From: Dan Brickley <danbri@danbri.org>
Date: Tue, 17 Apr 2012 19:22:10 +0200
To: Peter Mika <pmika@yahoo-inc.com>
Cc: Martin Hepp <martin.hepp@ebusiness-unibw.org>, "public-vocabs@w3.org Vocabularies" <public-vocabs@w3.org>, "public-lod@w3.org" <public-lod@w3.org>, Chris Bizer <chris@bizer.de>
Message-ID: <CAFfrAFoD1uCDVvDpNhS8kLXpL24EUZ8BYdfM0Kn8xH8_P7NQCA@mail.gmail.com>

On 17 April 2012 18:56, Peter Mika <pmika@yahoo-inc.com> wrote:
>
> Hi Martin,
>
> It's not as simple as that, because PageRank is a probabilistic algorithm (it includes random jumps between pages), and I wouldn't expect that wayfair.com would include 2M links on a single page (that would be one very long webpage).
>
> But again to reiterate the point, search engines would want to make sure that they index the main page more than they would want to index the detail pages.
>
> You can do a site query to get a rough estimate of the ranking without a query string:
>
> search.yahoo.com/search?p=site%3Awayfair.com
>
> You will see that most of the pages are category pages. If you go to 2nd page and onward you will see an estimate of 1900 pages indexed.
>
> Of course, I agree with you that a search engine focused on structured data, especial if domain-specific, might want to reach all the pages and index all the data. I'm just saying that current search engines don't, and CommonCrawl is mostly trying to approximate them (if I understand correctly what they are trying to do).
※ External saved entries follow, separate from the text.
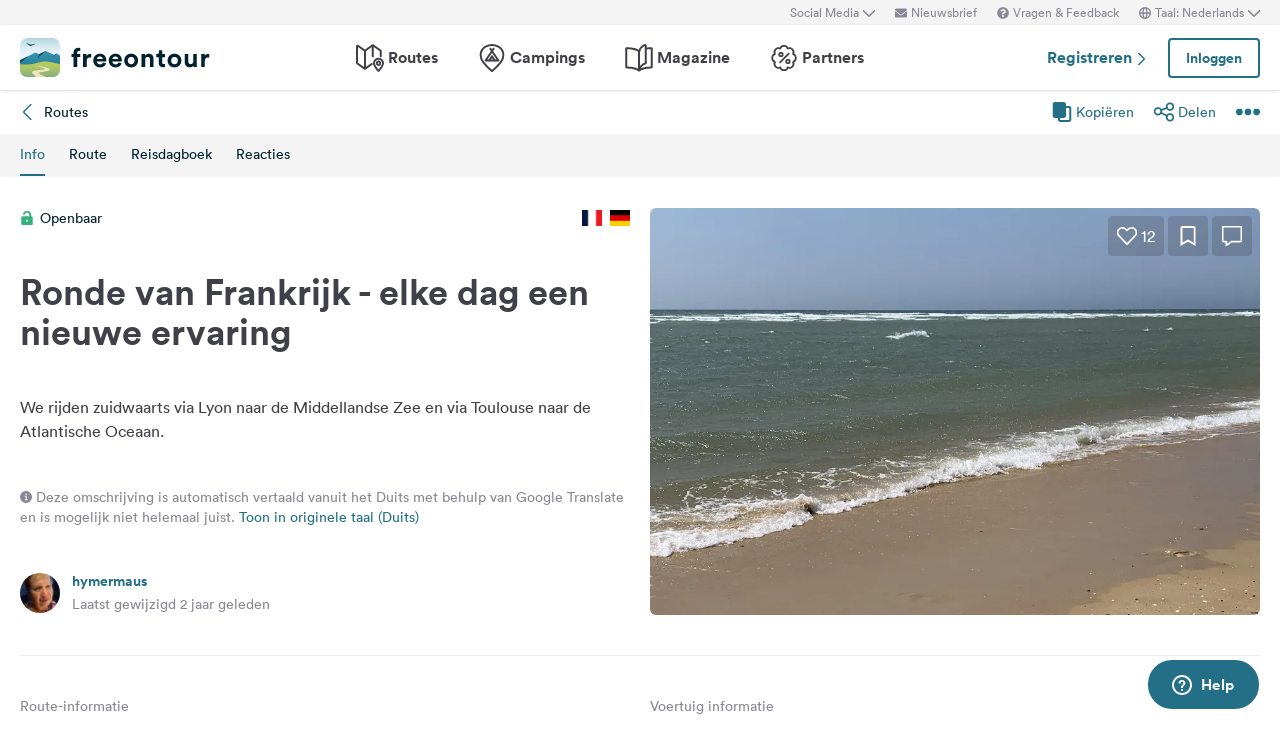

--- FILE ---
content_type: application/javascript
request_url: https://www.freeontour.com/esi/javascript_variables?locale=nl&version=next&cb=v2.2026.01
body_size: 1599
content:
window.Laravel = {"environment":"production","current_version":"v2.2026.01","baseUrl":"https:\/\/www.freeontour.com","authenticated":false,"session_age":"2026-01-22T00:19:31.622266Z","user":null,"csrfToken":"3J2qBoVpNgc4Oqke00Q9AgME5FBS3cOe5HyTTLHr","locale":"nl","supportedLocaleFeatures":["membercard","partners"],"algolia":{"appId":"E43JN3GHOP","apiKey":"YjJlMTMwYmE1NzhlM2Y5NmY1OTA3YWQwN2VkYzVhYTdkNjVmMWRjNTlkZTM2NWQwMzJmODQ5NTEwOGNiODBlZHZhbGlkVW50aWw9MjcxNTEyMTE3MSZmaWx0ZXJzPXZpc2libGVfb25fc2VhcmNoJTNBdHJ1ZQ==","apiKeyMyRoutes":"YjJlMTMwYmE1NzhlM2Y5NmY1OTA3YWQwN2VkYzVhYTdkNjVmMWRjNTlkZTM2NWQwMzJmODQ5NTEwOGNiODBlZHZhbGlkVW50aWw9MjcxNTEyMTE3MSZmaWx0ZXJzPXZpc2libGVfb25fc2VhcmNoJTNBdHJ1ZQ=="},"favorites":[],"likes":[],"languages":[{"id":"en","label":"English"},{"id":"de","label":"Deutsch"},{"id":"nl","label":"Nederlands"}],"urls":{"camping:results":"https:\/\/www.freeontour.com\/pitches\/search","user:vehicles":null},"cookie_consent":{"enabled":false,"version":"v2022.07.20"},"google":{"tag_manager_id":"GTM-P7F3TGD","analytics_id":"UA-52528551-5","measurement_id":"G-3F082K02RE","key":null},"here":{"key":"mN_jto_qdSkO1amNKFhMj0WEY1Z0QtGfoIe6ELXw-fM"},"reservation_preferred_languages":["de","nl","en","fr","es","it"],"reservation_pitch_types":["caravan","camper","tent"],"pendingAgreement":false,"broadcasting":{"enabled":true,"key":"feb7435ded57427348e86f5fc5f0b21832a5c8f3","url":"ws-prod.freeontour.com"},"maps":{"url":"https:\/\/maps.freeontour.com","token":"gg4jQkzGDjqDo6JqDtfMfmmTPNLQ"},"loadedFromWrapperApp":false,"wrapperAppNavHeight":50}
According to http://commoncrawl.org/faq/

"What do you intend to do with the crawled content?
Our mission is to democratize access to web information by producing
and maintaining an open repository of web crawl data that is
universally accessible. We store the crawl data on Amazon’s S3
service, allowing it to be bulk downloaded as well as directly
accessed for map-reduce processing in EC2."
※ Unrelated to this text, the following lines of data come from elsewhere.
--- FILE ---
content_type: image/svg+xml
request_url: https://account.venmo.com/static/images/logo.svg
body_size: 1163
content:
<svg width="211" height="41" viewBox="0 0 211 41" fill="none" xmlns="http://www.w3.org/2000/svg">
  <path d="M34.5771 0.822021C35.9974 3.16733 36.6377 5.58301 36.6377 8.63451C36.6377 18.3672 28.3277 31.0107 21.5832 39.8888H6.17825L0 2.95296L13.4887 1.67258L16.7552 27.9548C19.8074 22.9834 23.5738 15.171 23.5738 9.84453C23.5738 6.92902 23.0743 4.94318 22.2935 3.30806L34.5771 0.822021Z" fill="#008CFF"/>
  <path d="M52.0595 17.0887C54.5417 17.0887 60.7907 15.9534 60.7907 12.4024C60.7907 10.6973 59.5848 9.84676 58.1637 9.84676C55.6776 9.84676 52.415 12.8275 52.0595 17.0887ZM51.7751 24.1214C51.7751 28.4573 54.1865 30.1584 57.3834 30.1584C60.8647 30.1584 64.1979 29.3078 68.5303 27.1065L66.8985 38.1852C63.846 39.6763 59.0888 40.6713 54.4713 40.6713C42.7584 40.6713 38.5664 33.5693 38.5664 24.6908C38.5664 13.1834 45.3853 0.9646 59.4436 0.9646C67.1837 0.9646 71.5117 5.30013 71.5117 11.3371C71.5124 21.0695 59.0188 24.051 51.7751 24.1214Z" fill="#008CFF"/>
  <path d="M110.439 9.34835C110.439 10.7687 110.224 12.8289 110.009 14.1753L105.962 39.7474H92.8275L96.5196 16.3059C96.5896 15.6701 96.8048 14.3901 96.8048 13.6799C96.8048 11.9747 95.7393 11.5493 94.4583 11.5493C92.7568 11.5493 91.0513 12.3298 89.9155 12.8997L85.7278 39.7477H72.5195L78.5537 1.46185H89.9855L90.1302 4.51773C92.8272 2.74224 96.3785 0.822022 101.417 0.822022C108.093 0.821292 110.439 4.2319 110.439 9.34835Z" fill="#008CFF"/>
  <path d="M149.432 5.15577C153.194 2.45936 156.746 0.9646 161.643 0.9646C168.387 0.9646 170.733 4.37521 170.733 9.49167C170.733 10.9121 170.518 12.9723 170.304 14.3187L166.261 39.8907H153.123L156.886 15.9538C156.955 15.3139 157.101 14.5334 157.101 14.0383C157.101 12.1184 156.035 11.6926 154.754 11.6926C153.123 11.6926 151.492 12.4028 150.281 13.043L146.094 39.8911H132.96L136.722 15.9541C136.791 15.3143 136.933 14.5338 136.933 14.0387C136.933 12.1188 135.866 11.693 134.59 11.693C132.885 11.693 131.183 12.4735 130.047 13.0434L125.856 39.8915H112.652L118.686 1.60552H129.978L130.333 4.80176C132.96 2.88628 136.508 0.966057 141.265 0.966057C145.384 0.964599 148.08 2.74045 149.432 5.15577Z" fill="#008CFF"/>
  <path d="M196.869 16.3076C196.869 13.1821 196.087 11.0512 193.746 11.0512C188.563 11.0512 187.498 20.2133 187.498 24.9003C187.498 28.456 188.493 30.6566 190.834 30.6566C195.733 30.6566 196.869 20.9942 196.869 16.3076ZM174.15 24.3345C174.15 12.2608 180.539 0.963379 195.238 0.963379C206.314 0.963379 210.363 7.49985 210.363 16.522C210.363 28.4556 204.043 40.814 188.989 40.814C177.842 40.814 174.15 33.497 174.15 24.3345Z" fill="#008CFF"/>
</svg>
No mention of search as such. I'd imagine they're open to suggestions,
and that the project (and crawl) could take various paths as it
evolves. (With corresponding influence on the stats...).

Our problem here is in figuring out what can be taken from such stats
to help guide linked data vocabulary creation and management. Maybe
others will do deeper focussed crawls, who knows? But it's great to
see this focus on stats lately, I hope others have more to share.

Dan

Received on Tuesday, 17 April 2012 17:22:42 UTC